[Collection entries]
——

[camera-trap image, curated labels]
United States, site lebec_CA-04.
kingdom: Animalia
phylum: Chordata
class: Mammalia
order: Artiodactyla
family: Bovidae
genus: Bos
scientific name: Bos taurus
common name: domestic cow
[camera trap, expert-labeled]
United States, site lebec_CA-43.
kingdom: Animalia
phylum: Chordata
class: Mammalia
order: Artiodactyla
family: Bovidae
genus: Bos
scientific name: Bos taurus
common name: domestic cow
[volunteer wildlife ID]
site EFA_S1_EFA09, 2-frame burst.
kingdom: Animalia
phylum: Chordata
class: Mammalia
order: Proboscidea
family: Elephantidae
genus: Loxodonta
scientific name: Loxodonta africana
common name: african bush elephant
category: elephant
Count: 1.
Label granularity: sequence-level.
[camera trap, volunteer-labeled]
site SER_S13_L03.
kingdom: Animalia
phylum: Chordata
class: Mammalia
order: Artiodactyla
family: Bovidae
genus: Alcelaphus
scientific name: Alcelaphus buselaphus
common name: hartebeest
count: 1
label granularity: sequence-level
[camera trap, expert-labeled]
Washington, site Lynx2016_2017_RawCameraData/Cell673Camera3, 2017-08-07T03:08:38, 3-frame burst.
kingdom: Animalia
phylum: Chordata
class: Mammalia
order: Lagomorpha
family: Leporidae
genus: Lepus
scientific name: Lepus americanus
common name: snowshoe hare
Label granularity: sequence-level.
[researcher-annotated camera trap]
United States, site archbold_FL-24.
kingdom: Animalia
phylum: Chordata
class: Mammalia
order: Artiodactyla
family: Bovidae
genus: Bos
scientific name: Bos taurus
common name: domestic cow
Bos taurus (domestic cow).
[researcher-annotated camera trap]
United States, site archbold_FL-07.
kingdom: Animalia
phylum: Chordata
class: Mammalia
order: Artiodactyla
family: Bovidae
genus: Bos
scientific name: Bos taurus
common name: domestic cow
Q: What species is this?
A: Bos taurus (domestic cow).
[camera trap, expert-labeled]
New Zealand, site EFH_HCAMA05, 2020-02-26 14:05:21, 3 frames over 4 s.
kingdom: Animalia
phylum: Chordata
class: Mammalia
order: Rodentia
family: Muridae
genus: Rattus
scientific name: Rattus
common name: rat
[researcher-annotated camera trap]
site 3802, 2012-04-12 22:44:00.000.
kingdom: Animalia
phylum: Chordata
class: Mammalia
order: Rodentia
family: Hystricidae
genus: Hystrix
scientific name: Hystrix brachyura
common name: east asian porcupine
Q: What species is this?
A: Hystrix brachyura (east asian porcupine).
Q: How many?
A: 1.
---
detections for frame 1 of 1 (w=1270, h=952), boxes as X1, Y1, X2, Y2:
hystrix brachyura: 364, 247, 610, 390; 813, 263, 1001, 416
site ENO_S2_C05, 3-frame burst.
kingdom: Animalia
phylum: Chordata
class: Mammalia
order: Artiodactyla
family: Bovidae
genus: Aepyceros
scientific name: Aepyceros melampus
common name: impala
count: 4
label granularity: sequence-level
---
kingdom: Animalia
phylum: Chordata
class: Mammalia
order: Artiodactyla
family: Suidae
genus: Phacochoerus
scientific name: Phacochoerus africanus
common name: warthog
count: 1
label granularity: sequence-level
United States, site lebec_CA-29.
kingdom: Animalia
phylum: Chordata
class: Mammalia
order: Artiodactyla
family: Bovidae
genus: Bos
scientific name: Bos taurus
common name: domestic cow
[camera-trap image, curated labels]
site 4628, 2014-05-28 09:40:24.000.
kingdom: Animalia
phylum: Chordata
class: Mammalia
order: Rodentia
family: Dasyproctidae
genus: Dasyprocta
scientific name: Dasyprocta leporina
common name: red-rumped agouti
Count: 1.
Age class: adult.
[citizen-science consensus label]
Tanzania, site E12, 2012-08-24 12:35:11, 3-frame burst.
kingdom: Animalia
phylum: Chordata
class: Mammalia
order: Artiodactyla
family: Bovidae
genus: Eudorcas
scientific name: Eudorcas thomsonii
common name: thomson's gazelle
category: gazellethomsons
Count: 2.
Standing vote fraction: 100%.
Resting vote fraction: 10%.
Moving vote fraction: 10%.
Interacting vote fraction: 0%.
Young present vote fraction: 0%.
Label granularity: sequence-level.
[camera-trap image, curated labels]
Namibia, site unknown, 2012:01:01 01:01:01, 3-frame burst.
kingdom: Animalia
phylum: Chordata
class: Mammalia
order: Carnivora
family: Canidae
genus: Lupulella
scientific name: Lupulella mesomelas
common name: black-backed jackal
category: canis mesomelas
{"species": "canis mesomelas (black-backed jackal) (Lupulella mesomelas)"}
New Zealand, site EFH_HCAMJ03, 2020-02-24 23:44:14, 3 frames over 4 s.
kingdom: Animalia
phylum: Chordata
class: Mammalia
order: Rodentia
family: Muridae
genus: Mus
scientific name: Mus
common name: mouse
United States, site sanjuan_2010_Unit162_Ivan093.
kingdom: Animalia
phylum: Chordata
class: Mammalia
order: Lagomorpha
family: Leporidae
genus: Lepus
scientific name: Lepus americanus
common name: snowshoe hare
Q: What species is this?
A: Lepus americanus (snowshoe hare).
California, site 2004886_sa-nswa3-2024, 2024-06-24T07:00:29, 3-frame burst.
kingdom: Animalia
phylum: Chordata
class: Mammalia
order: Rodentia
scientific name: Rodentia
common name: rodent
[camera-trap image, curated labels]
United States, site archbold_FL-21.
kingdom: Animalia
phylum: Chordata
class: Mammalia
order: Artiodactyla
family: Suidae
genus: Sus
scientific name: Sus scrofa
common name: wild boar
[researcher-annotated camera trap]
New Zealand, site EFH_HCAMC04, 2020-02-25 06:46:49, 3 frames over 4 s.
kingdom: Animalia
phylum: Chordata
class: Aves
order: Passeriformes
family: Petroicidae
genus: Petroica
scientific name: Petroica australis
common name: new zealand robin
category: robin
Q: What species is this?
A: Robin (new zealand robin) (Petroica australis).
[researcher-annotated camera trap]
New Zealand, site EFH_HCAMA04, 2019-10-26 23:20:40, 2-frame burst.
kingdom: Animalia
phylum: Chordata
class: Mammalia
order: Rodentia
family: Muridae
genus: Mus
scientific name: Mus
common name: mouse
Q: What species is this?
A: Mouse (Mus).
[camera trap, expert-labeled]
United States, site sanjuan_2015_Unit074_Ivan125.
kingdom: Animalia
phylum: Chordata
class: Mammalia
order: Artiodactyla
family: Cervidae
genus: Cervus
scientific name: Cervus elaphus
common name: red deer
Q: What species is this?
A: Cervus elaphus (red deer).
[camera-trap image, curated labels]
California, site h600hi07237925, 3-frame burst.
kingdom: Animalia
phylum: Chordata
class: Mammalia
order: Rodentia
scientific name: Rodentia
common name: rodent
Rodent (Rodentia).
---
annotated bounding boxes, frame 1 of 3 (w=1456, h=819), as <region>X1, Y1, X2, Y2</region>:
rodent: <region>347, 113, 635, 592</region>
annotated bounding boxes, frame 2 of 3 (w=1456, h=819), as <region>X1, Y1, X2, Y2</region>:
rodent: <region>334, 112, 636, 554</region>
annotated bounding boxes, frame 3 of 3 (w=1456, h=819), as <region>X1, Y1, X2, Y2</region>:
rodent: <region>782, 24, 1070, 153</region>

——

**About this exercise:** Across the records above, count the lines holding "over" and write down only that count.

**Task output:** 3